### GIVEN PROBLEM 1
From the listing, output as a numbered list, with blank lines omitted, the lines starting at the one containing "How far from the lens" and ending at the one containing "3. point (166, 232)".

### PASSAGE SHOWN
--- Begin ---

Thursday, July 22, 2010

It's Not About the Cookie

I decided to diet a few weeks back and made an appointment with the local Jenny Craig. Basically, the plan is that you buy all of your food and snacks from them and you drop the weight. And, the weight does come off, but the food is pricey. The consultants eagerly try to sell me additional items that will "help" me in my weight loss plan, but I repeatedly tell them no...that I am on a budget and will only be buying the food. And, in the past weeks I have been successful in losing weight.

Yesterday, after weighing in, etc., the consultant handed me the menu for the upoming week. I made a couple of changes....tuna instead of chicken,...blueberry muffin instead of banana, etc. The consultant, who was happily tapping away at the computer inputting the products I was purchasing, said, "And, what kind of cookie do you want?" I replied, "Uh, I'm really am not a big fan of cookies. I think I will skip the cookie this week." She smiled, and said, "No, you have to have a cookie Ramona. What kind of cookie shall I put down on your menu?" I again replied, "I'm really not wanting a cookie of any sort this week. I will just have an apple that day instead." She frowned and then said again, "I'm sorry, but you have to have a cookie. You will be missing valuable nutrients that day, if you skip the cookie." Then she smiled eagerly and said, "What kind of cookie may I put down on your order?"

At this point, it was not about the cookie anymore. I firmly said, "I am not going to have a cookie this week. I'll just take my chances in living without a cookie." She replied, "May I ask you why you are so opposed to our cookies?" I said, "I just don't want one. Are you suggesting that if I don't get a cookie, I will not be able to buy my week's supply of food?" She stopped for a moment, frowned and said...."No....you can still buy your food." I then said, "Okay. Great!" Without a moment's hesitation, she said, "So you want the cookie?" ..... "No. No cookie" I said.

The consultant went to the stockroom for the food and came back with my order. I looked into the bag and saw the cookie with the rest of my food. I pulled it out and asked her why it was in my order. The consultant replied, "Oh, that must have been an error. I can remove that from your order, or would you just like to go ahead and purchase it since it is already rang up?".... I said "no" to the cookie once again.

So, clearly this was never about the cookie. I felt as though I was being manipulated by sales tactics into purchasing something I didn't want, and she was intent on selling me that cookie. I don't know. Perhaps she was really wanting me to stick to the menu and not having a cookie was going to throw my entire week off the plan and her intentions were genuine. Even now, there may be a big note on my client file that says, "WARNING - DO NOT MENTION COOKIES!!!"

I have already decided that next week, I will just go ahead and take the cookie. I may even tell her that I've decided I want TWO......that'll send her into a tailspin.

It's never just about the cookie. :))

Sunday, July 18, 2010

The Impasse

I watched a documentary the other night on a polarizing social issue in our country. There was a video segment of one group that was in favor of the issue meeting the opposing group in front of the city's capital. "Okay." I think. "This is good. They are coming together to try to come to an understanding, to coexist." Seconds later, the opposing side starts shouting, mostly through bullhorns at the other side. In response the other crowd shouts back. Everyone is extremely emotional and crying, and obscenities follow. No one can hear the other side, nor do they want to. They just want to be heard themselves.

--- End ---

[Excerpts of spatial question data]

--- Begin ---

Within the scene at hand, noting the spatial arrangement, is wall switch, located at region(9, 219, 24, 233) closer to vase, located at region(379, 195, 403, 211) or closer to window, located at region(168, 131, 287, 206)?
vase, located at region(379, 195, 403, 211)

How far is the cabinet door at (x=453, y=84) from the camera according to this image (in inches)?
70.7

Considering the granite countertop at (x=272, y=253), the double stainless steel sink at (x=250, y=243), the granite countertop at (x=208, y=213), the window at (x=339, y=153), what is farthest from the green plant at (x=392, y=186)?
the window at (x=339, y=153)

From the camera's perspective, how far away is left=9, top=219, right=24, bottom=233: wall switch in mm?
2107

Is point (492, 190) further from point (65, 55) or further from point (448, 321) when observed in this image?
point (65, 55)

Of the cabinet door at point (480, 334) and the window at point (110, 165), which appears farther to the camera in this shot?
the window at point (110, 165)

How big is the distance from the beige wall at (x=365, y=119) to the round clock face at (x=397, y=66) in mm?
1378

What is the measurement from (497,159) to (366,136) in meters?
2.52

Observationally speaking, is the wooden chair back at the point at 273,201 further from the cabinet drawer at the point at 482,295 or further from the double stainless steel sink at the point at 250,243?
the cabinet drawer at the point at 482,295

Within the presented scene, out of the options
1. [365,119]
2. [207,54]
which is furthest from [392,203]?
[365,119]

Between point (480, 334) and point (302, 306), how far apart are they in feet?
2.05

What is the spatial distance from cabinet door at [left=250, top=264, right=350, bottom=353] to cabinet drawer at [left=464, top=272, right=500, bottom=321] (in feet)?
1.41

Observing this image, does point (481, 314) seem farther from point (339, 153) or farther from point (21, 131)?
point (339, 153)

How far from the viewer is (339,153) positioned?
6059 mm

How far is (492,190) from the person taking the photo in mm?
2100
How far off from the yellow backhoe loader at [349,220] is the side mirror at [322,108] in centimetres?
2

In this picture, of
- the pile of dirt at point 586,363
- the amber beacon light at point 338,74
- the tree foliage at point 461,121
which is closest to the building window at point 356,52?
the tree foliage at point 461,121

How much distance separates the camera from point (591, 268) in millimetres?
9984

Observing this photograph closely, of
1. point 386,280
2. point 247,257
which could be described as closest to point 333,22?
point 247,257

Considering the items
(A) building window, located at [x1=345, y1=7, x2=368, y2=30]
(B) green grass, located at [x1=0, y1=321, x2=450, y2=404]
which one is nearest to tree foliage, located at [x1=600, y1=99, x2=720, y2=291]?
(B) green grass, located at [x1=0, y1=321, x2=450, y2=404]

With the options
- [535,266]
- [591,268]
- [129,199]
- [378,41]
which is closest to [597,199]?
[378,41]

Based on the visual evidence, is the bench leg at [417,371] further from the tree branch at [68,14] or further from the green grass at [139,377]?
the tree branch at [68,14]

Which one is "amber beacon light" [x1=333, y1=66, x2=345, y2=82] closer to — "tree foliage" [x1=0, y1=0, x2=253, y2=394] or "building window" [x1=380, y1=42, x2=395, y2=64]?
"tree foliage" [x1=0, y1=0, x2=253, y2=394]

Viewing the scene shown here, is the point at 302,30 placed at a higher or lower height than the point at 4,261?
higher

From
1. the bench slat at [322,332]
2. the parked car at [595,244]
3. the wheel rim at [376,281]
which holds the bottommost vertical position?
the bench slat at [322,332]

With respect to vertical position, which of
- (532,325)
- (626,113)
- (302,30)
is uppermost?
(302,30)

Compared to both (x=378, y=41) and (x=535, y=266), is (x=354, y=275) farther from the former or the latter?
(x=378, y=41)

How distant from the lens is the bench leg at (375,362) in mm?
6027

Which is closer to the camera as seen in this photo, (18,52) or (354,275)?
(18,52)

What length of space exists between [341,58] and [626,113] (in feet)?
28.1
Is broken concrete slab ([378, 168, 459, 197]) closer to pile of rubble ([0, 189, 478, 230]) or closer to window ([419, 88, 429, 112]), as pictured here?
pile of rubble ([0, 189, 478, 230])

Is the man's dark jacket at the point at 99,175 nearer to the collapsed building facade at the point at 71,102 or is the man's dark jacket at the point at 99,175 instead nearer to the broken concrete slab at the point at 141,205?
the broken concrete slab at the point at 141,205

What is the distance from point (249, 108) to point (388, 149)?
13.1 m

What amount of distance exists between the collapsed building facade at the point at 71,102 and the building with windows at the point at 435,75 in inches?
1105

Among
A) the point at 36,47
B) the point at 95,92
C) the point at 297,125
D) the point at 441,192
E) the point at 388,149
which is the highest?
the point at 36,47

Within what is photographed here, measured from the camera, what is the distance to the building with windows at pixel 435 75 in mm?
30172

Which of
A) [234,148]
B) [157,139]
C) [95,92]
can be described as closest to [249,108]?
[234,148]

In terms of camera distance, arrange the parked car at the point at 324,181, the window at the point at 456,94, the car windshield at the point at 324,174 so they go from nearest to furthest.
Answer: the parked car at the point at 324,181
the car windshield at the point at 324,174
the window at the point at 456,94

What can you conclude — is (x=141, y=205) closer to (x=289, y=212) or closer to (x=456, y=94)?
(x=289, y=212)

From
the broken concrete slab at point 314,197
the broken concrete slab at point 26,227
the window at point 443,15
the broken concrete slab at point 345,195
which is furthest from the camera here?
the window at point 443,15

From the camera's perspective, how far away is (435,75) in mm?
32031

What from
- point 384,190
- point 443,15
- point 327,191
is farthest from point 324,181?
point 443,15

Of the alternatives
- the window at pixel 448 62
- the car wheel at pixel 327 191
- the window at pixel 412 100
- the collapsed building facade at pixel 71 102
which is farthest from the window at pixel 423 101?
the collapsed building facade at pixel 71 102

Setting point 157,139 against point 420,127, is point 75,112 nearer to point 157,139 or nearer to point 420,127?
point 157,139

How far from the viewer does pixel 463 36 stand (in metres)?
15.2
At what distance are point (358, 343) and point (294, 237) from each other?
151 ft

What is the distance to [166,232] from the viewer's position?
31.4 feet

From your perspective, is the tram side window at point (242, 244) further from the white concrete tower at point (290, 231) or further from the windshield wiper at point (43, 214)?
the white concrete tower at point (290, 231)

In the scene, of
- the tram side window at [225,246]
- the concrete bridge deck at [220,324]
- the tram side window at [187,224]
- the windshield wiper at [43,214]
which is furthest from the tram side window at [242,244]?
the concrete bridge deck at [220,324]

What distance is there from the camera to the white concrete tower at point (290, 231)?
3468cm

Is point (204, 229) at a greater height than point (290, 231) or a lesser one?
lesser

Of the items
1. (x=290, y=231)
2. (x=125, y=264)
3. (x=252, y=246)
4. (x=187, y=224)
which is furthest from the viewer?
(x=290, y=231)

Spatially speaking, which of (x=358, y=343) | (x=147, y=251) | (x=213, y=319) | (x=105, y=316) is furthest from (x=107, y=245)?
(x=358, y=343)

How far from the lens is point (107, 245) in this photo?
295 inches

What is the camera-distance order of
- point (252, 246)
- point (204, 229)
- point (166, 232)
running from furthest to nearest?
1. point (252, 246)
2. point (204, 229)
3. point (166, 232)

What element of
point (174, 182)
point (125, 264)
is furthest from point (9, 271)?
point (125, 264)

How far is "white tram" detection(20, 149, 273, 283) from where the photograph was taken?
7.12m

--- End ---

### GIVEN PROBLEM 2
In the blog post, what does the writer offer to eat instead of the cookie?

### EXERCISE RESPONSE 1
1. How far from the lens is point (107, 245) in this photo?
2. 295 inches
3. What is the camera-distance order of
4. - point (252, 246)
5. - point (204, 229)
6. - point (166, 232)
7. running from furthest to nearest?
8. 1. point (252, 246)
9. 2. point (204, 229)
10. 3. point (166, 232)

### EXERCISE RESPONSE 2
An apple.